# Extract to read
# # # # # # #

Early in the afternoon of June 25, 2017, Saudi authorities at the immigration counter at the King Abdulaziz International Airport in Jeddah pulled aside for questioning two young Libyan men who were flying back to Libya after performing the umrah pilgrimage. At first, one of the men, who ran a religious tourism company, thought that the questioning would be related to an overstayed visa on a previous visit and therefore nothing to be overly alarmed about. In fact, the Saudis had stopped them because Egypt, Saudi Arabia’s ally, had placed the Libyans on a terrorism list months before, for their alleged links to the Muslim Brotherhood and their alleged earlier involvement in kidnapping Egyptian diplomats in the Libyan capital of Tripoli.
After detaining the men for more than a month, the Saudis returned them to Libya, but not to the internationally recognized government in Tripoli, the Government of National Accord or GNA — as they were required to do by international law. Instead, they dispatched them to a rival and unrecognized administration in eastern Libya, aligned with the anti-Islamist militia commander Gen. Khalifa Haftar, who was backed by Saudi Arabia, Egypt, and the United Arab Emirates. It was not a repatriation, then, but a rendition. And the Saudis likely knew full well what lay in store for the men at the hands of their bitter foe.
In the months ahead, the two Libyans, who hailed from the seaside town of Az Zawiyah west of Tripoli, were incarcerated in eastern Libya’s most notorious prisons, where they were allegedly tortured by pro-Haftar militias. But in the end, Riyadh’s transfer of these prisoners backfired spectacularly.
Released from captivity a year and half later after pledging support to Haftar, one of the men, a militia commander named Mahmud bin Rajab, reneged on his promise and played a role in thwarting Haftar’s plan in April 2019 to quickly seize Tripoli — a scheme that Saudi Arabia had promised to bankroll and that received military support from the UAE and Egypt, among other countries. In the following year of war, bin Rajab’s fighters and other militias allied with the GNA, bolstered by Turkish drones and Syrian mercenaries, and pushed Haftar well out of western Libya, frustrating his plan to take power by force.
For bin Rajab, this battlefield victory was payback to the aspiring Libyan strongman and to the Persian Gulf monarchy that had backed him — and betrayed the two Libyans on their pilgrimage. For the Saudis and their autocratic Arab allies, the saga of the Zawiyans’ captivity was but one blunder in their larger Libyan misadventure, which has handed their rival Turkey uncontested influence over much of western Libya. More broadly, the episode illustrates in stark clarity how the Middle East’s proxy wars and ideological rivalries have spilled across borders, ensnaring both the innocent and not so innocent — and perpetuating Libya’s vicious cycles of retribution.

# # # # # # #

# Extracted material
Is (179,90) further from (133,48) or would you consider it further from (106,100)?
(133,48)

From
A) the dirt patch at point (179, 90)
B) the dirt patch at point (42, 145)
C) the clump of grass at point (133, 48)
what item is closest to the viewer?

# # # # # # #

# Requirement
In the account of the two detained Libyans, where did the Saudis send the men after holding them for more than a month?

# Answer box
To a rival, unrecognized administration in eastern Libya aligned with Gen. Khalifa Haftar.